This topic describes the best practices for using wide tables to perform tag computing in Hologres.
Background information
In the offline data warehouse model, user tag data is stored in multiple theme- and dimension-oriented tables. This is helpful to build a tag system and maintain and manage data. However, if such a data model is used in online profile analysis to organize tag data, multiple tag tables must be joined to filter tags, which is too costly for database services.
Solution
In the wide table solution, stable property tables are aggregated into wide tables
offline and JOIN operations on multiple tables are converted into operations on a
single wide table. If new tags are required, columns are added to the wide table for
these tags. This solution is suited for the following scenarios:
- Scenarios in which less than 1,000 tags are used.

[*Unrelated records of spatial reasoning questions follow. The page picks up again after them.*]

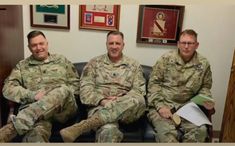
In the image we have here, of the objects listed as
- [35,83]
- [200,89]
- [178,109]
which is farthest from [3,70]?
[200,89]

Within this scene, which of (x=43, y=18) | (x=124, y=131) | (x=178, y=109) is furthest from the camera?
(x=43, y=18)

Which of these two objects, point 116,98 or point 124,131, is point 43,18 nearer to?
point 116,98

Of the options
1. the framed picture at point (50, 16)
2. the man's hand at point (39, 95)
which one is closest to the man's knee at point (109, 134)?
the man's hand at point (39, 95)

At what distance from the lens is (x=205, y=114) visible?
78.0 inches

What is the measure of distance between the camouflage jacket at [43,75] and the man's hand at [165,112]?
1.95 feet

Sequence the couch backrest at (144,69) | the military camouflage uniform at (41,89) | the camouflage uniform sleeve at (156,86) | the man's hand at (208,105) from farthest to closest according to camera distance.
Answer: the couch backrest at (144,69)
the camouflage uniform sleeve at (156,86)
the man's hand at (208,105)
the military camouflage uniform at (41,89)

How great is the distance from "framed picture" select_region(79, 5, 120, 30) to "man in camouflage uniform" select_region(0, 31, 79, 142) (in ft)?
1.54

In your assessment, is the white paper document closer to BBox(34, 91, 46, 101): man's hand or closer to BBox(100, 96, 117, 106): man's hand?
BBox(100, 96, 117, 106): man's hand

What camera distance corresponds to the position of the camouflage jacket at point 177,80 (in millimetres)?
2092

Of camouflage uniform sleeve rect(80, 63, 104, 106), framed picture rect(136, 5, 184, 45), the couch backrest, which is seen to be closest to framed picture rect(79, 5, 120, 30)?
framed picture rect(136, 5, 184, 45)

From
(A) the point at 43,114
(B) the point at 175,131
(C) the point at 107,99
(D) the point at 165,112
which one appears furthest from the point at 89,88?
(B) the point at 175,131

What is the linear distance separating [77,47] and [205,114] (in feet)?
3.86

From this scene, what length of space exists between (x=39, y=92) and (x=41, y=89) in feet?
0.30

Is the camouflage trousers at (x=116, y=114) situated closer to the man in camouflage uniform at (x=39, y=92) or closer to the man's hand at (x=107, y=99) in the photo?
the man's hand at (x=107, y=99)
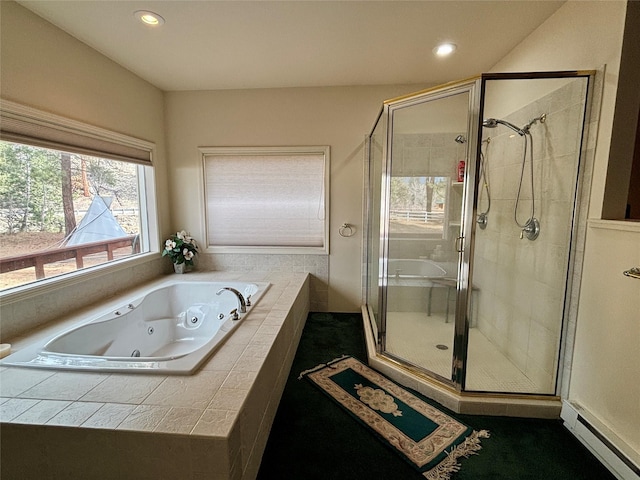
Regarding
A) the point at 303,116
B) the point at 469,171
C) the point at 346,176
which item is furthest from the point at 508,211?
the point at 303,116

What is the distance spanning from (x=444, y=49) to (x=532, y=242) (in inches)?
62.5

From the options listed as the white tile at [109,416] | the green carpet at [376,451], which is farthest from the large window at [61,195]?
the green carpet at [376,451]

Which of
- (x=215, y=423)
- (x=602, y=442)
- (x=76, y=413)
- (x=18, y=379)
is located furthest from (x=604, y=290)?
(x=18, y=379)

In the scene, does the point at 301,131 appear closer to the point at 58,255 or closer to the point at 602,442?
the point at 58,255

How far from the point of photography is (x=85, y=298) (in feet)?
7.30

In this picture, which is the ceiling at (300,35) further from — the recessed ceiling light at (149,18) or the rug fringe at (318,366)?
the rug fringe at (318,366)

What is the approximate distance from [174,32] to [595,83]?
2.57 m

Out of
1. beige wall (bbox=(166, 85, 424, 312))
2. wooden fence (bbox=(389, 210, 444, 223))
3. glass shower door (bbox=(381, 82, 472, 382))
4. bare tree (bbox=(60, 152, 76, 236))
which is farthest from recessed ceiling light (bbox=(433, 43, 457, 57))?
bare tree (bbox=(60, 152, 76, 236))

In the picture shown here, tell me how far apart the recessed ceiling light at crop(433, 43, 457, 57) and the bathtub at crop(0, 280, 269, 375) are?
2386mm

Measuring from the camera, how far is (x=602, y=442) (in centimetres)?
143

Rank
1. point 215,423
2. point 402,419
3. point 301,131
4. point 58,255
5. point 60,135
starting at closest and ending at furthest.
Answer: point 215,423 → point 402,419 → point 60,135 → point 58,255 → point 301,131

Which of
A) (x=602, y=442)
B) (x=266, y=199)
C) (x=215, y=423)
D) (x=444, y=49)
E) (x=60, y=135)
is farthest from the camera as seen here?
(x=266, y=199)

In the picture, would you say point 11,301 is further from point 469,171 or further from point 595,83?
point 595,83

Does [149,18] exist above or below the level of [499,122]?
above
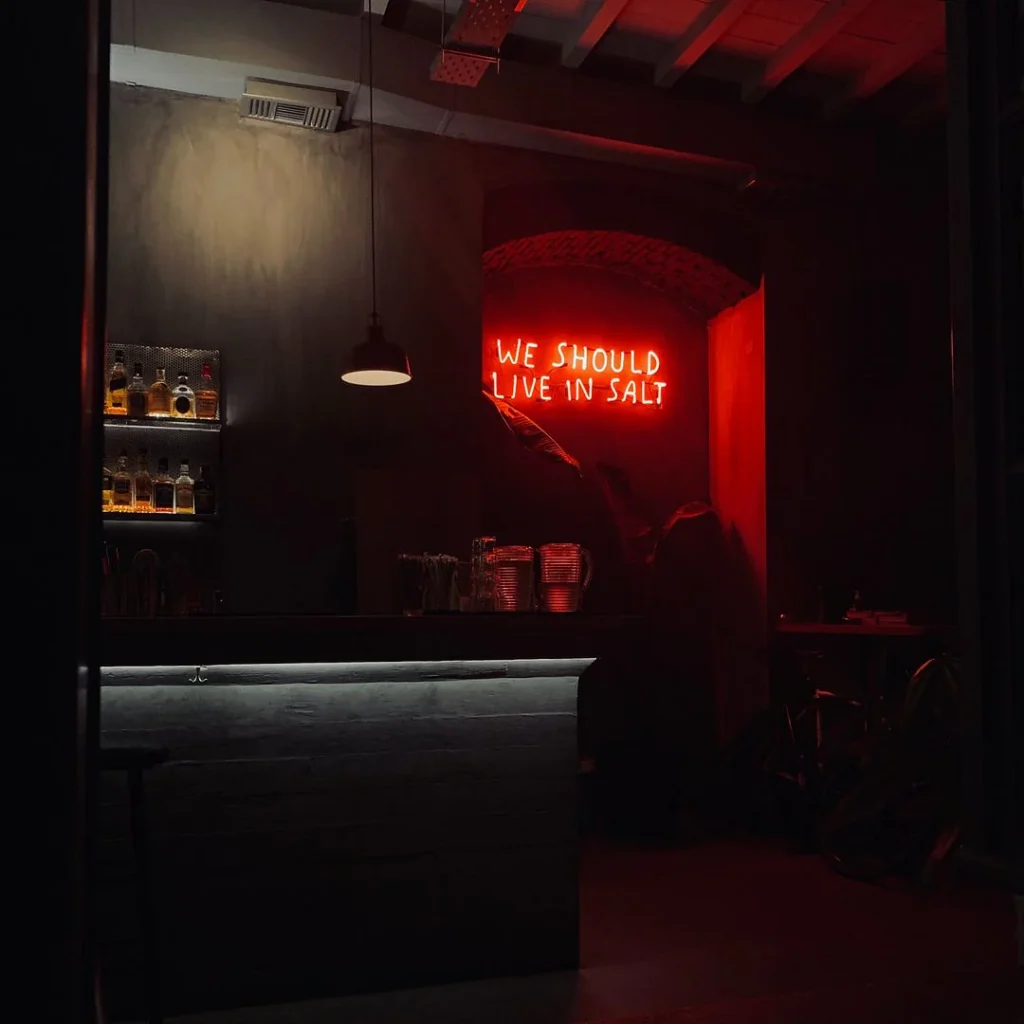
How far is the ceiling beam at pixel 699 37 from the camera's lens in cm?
478

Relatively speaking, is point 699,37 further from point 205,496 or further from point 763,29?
point 205,496

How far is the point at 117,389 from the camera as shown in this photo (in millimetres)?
4789

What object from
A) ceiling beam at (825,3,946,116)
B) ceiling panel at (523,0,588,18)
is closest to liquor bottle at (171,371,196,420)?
ceiling panel at (523,0,588,18)

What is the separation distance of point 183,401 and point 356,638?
2.41 m

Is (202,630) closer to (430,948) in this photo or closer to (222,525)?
(430,948)

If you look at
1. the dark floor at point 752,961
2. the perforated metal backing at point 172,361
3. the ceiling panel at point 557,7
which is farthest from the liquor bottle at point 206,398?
the dark floor at point 752,961

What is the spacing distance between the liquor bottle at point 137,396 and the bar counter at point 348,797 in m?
2.11

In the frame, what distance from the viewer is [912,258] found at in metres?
6.47

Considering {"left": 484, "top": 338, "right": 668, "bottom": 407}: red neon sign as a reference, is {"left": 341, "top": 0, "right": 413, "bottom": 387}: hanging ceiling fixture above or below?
below

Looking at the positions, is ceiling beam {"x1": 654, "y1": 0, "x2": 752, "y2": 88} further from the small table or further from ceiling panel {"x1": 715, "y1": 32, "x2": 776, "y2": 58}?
the small table

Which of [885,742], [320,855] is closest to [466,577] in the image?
[320,855]

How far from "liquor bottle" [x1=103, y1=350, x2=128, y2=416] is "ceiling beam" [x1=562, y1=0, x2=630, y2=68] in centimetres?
268

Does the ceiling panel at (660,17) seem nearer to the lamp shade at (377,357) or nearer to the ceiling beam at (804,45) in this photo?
the ceiling beam at (804,45)

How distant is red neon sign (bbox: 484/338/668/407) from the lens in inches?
252
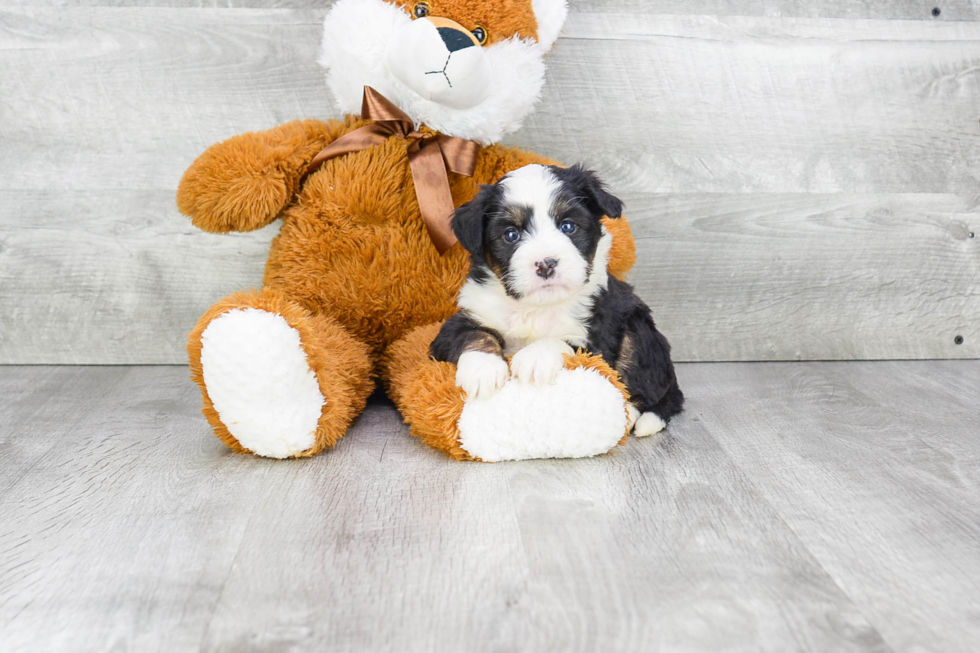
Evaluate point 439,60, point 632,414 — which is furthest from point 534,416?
point 439,60

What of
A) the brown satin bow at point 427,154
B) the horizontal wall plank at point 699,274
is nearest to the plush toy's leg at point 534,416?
the brown satin bow at point 427,154

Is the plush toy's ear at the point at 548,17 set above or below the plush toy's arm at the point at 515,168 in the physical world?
above

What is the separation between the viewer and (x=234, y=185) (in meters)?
1.71

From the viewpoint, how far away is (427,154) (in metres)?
1.75

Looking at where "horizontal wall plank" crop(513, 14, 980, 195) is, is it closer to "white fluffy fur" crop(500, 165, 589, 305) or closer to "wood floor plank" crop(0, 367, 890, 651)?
"white fluffy fur" crop(500, 165, 589, 305)

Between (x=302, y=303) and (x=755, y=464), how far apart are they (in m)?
1.00

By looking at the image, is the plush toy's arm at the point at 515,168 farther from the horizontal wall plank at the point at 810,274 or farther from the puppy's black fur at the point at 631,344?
the horizontal wall plank at the point at 810,274

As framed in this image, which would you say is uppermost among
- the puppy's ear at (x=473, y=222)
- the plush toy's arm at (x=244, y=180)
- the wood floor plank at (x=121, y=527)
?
the puppy's ear at (x=473, y=222)

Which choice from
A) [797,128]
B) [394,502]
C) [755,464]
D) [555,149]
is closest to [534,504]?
[394,502]

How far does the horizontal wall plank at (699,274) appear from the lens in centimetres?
221

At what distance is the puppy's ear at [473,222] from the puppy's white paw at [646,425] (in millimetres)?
511

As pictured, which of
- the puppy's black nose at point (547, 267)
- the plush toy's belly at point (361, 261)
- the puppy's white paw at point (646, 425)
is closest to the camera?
the puppy's black nose at point (547, 267)

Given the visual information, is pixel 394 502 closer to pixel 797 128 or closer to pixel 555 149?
pixel 555 149

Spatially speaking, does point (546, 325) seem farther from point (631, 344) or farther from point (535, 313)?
point (631, 344)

- Scenarios in which data is infrequently updated.
Use example
In the following example, a wide table is used for profile analysis. SQL statements
are executed to query men (
[gender = Male]
) in the Zhejiang province ([province = Zhejiang]) whose marriage status is married
in the dws_userbase table. We recommend that you set proper indexes for the table based on the query
mode to improve query performance. For more information, see CREATE TABLE. -- The wide table.
BEGIN;
CREATE TABLE dws_userbase
(
uid text not null primary key,
province text,
gender text,
married text
... -- Other property columns.
);
call set_table_property('dws_userbase', 'distribution_key', 'uid');
call set_table_property('dws_userbase', 'bitmap_columns', 'province,gender,married');
END;
-- Query based on basic properties.
SELECT count(distinct uid) as cnt,
married
FROM dws_userbase ub
WHERE province = 'Zhejiang' and gender = 'Male'
GROUP BY married;